(Source data)

>>>

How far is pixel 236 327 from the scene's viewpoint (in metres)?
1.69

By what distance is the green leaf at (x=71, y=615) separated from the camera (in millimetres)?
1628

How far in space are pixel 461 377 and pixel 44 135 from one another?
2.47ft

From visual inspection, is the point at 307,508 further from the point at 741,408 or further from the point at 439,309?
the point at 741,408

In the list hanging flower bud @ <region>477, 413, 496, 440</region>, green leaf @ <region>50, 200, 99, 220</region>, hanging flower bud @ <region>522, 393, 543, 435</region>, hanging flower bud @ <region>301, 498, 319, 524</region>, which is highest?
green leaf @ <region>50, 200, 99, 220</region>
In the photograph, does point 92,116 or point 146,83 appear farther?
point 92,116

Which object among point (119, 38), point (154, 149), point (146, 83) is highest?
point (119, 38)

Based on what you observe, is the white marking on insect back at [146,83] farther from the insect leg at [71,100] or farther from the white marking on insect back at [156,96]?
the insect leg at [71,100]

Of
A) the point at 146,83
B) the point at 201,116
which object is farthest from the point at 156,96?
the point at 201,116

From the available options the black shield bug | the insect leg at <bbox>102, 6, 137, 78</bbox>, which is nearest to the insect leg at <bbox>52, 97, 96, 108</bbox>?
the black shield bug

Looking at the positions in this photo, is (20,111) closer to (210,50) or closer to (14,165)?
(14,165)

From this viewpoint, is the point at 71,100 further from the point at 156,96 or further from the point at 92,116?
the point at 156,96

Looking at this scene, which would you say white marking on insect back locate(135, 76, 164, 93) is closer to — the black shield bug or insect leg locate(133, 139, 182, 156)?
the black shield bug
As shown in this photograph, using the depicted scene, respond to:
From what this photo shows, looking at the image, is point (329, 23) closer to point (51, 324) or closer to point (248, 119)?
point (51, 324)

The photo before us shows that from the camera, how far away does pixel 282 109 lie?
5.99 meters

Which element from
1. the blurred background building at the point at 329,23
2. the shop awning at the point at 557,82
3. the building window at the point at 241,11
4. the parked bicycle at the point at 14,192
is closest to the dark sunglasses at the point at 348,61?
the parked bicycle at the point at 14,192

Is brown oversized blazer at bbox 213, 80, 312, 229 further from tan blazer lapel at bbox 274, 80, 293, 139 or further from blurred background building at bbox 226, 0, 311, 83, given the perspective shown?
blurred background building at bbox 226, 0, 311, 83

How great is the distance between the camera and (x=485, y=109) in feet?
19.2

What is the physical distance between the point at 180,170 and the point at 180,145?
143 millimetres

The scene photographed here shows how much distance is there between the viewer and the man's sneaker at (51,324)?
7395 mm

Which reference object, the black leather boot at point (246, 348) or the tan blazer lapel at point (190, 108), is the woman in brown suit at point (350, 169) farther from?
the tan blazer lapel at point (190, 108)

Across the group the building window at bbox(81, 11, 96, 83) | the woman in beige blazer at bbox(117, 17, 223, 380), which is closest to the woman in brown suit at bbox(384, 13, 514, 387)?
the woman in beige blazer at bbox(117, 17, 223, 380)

<<<

Please show every line of the records above that contains the word "does".

In the photograph, does point 92,116 or point 146,83 appear farther?
The photo before us shows that from the camera, how far away does pixel 282 109 lie?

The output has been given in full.